A-t-il été atteint ? L’énergie des efforts tentés dans toutes les directions porterait à le croire, De la physique des pondérables, la théorie a été étendue à la physique des impondérables. L’acoustique, la première, s’est prêtée de bonne grâce aux premières tentatives, L’optique a suivi l’exemple ; puis la thermodynamique. C’est actuellement le tour de l’électricité. Dans leur voie propre, la chimie et la physiologie ont suivi la même orientation intellectuelle : le vitalisme est depuis quarante ans en butte à une déconsidération progressive. Est-ce donc que, sur ces divers points, l’explication mécanique ait fait et puisse faire une clarté complète, résolve toutes les énigmes de la nature ? Il appartient à l’avenir de décider ; mais M. Liebmann, pour sa part, ne le croit pas. Supposé d’ailleurs tout événement réduit « sans reste » au simple mouvement, la mécanique se trouverait bien ainsi ramenée à la phoronomie ; mais celle-ci n’implique-t-elle pas toujours des concepts hypothétiques, ceux de masse, de force accélératrice, d’énergie cinétique et potentielle ? Ces concepts auraient besoin d’une justification philosophique, et celle-ci, qui leur a manqué dans le passé, leur fait défaut aujourd’hui encore. Hypothèses indispensables, hypothèses simples et commodes, soit ; mais hypothèses. Le principe de causalité lui-même, écrit Liebmann, est-il autre chose qu’une indémontrée et indémontrable hypothèse ?
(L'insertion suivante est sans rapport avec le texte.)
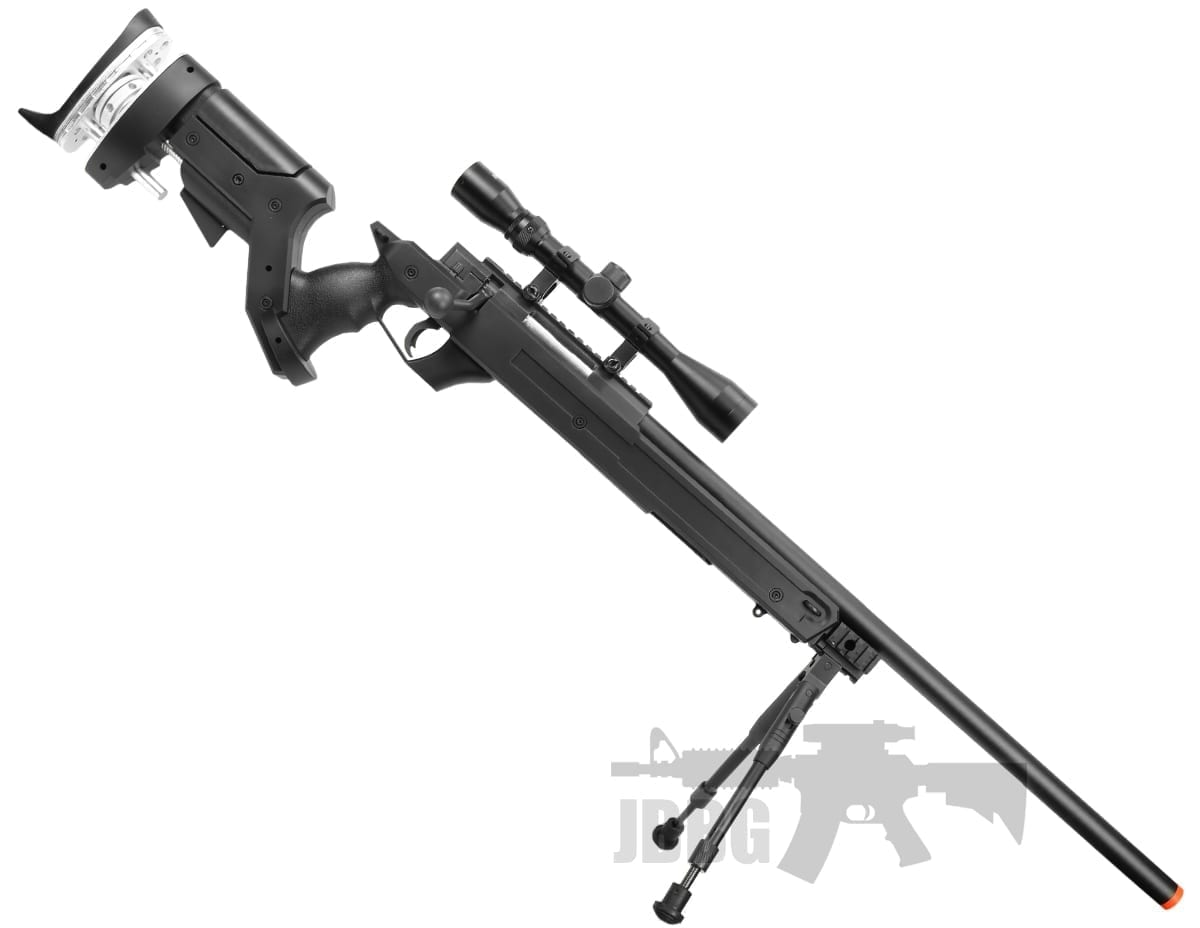 Well Mb05 Airsoft Sniper Rifle US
Il y a donc des concepts constructifs et des postulats de la science, sans lesquels la science ne serait pas. « Toutefois il résulte des considérations précédentes que notre mécanique galiléo-newlonienne, construite dans le cadre d’un espace absolu, n’est peut-être pas, comme On le croit d’ordinaire, une étiologie de l’absolument réel, mais une simple sémiotique du réel et des symptômes que l’homme en peut atteindre. »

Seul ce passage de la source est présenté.